Oggi vi propongo un articolo che scrissi ormai quasi due anni fa per il mensile Cinem'Art in occasione dell’uscita nei cinema italiani di Live!. Il film di Bill Guttentag con protagonista Eva Mendes fu il pretesto per riflettere sinteticamente sui modi di rappresentazione da parte del cinema del mondo della televisione, e in particolare su come la settima arte ha dipinto negli ultimissimi anni il suo format di maggior successo: il reality show.
Il cinema americano si è dimostrato sempre molto attento al mondo del piccolo schermo, ai suoi molteplici meccanismi e sviluppi. Se il primo film importante dedicato interamente all'universo mediatico di un network è l'impietoso Quinto potere (1976) di Sidney Lumet, negli ultimi anni vi è stato un gran numero di pellicole che ha avuto come protagonista il medium televisivo, che si è presentato talora come forte elemento simbolico, più o meno sullo sfondo, talora come fulcro della struttura narrativa. Nell'ultima decade, la riflessione del cinema sulla televisione è passata in diversi casi attraverso il confronto con il format del reality show o della real-tv: per citarne solo alcuni, il celebre e riuscitissimo The Truman Show (1998) di Peter Weir, il poco profondo ma godibile Edtv (1999) di Ron Howard, fino all'indipendente Contenders – Serie 7 (2001) di Daniel Minahan e a Live! di Bill Guttentag (2007, uscito in Italia nel marzo 2009).

++++++++

— CONSEGNA 1 —
Rispondi alle seguenti domande sull'articolo dedicato a cinema e reality show:
(a) Per quale mensile fu scritto in origine l'articolo?
(b) Chi diresse Quinto potere e in quale anno uscì?
(c) In quale mese e anno Live! è uscito in Italia?
— CONSEGNA 2 —
Prosegui l'articolo su cinema e reality show, riprendendo subito dopo la sua ultima frase.
Le righe che vengono dopo sono materiale a sé, distinto dall'articolo.

— MATERIALE FORNITO —
++++++++

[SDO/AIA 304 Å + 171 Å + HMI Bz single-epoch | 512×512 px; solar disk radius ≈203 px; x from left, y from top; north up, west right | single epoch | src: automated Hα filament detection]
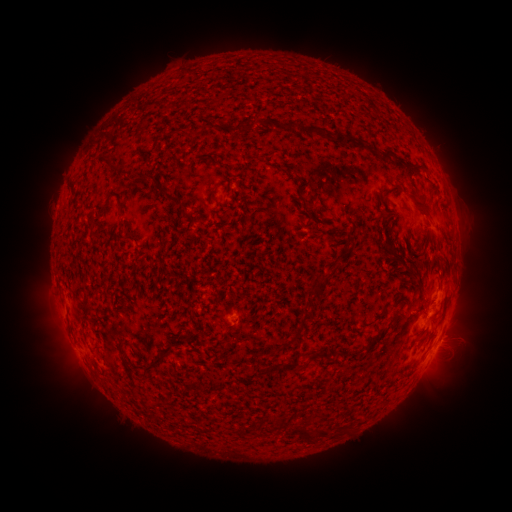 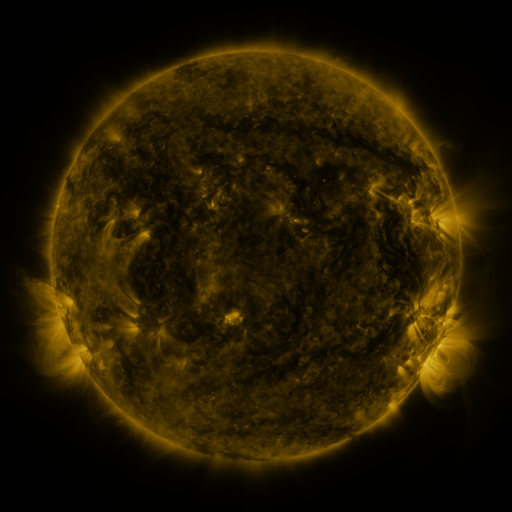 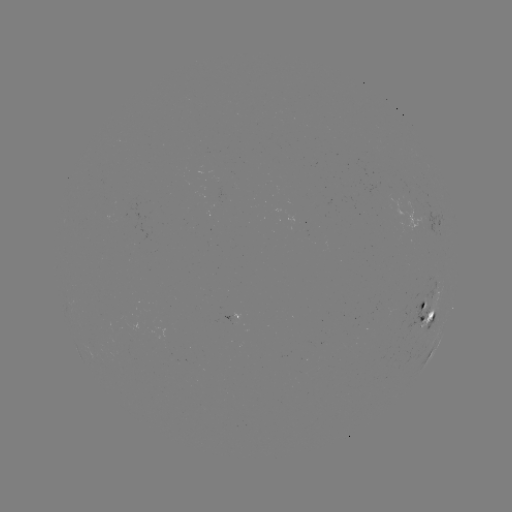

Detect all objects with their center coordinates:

++++++++

— RISPOSTA 1 —
(a) Per il mensile Cinem'Art.
(b) Lo diresse Sidney Lumet e uscì nel 1976.
(c) Nel marzo 2009.

— RISPOSTA 2 —
In questi ultimi due casi al centro del film vi è un programma televisivo in cui vince il concorrente che sopravvive. La morte in diretta – tematica del resto già presente in diversi film statunitensi fin dagli anni '70: lo stesso Quinto potere – come ingrediente essenziale ai fini del successo di uno show, come unico elemento in grado di assicurare, nella televisione del nuovo millennio, un bacino di audience elevato e proventi pubblicitari smisurati. La presa di posizione nei confronti del mondo della tv è ovviamente netta e il ragionamento che sottende i due lavori è semplice: con un mondo televisivo disposto a tutto pur di guadagnare quanto più denaro possibile, già largamente abituato a speculare senza ritegno sulla vita e sulle emozioni delle persone, non è pura fantascienza pensare ad un'ennesima evoluzione del medium in una tale funebre direzione. Tanto più che, se si mettono a disposizione premi sostanziosi, non mancheranno certo concorrenti disposti a giocarsi la vita davanti ad una telecamera. Come si sa, l'uomo è sempre stato affascinato dalla visione del pericolo, della violenza e, ancor più, della morte; se poi a tutto questo si aggiungono le componenti della diretta televisiva e della realtà che scorre davanti ai nostri occhi, il cerchio si chiude e il successo è garantito.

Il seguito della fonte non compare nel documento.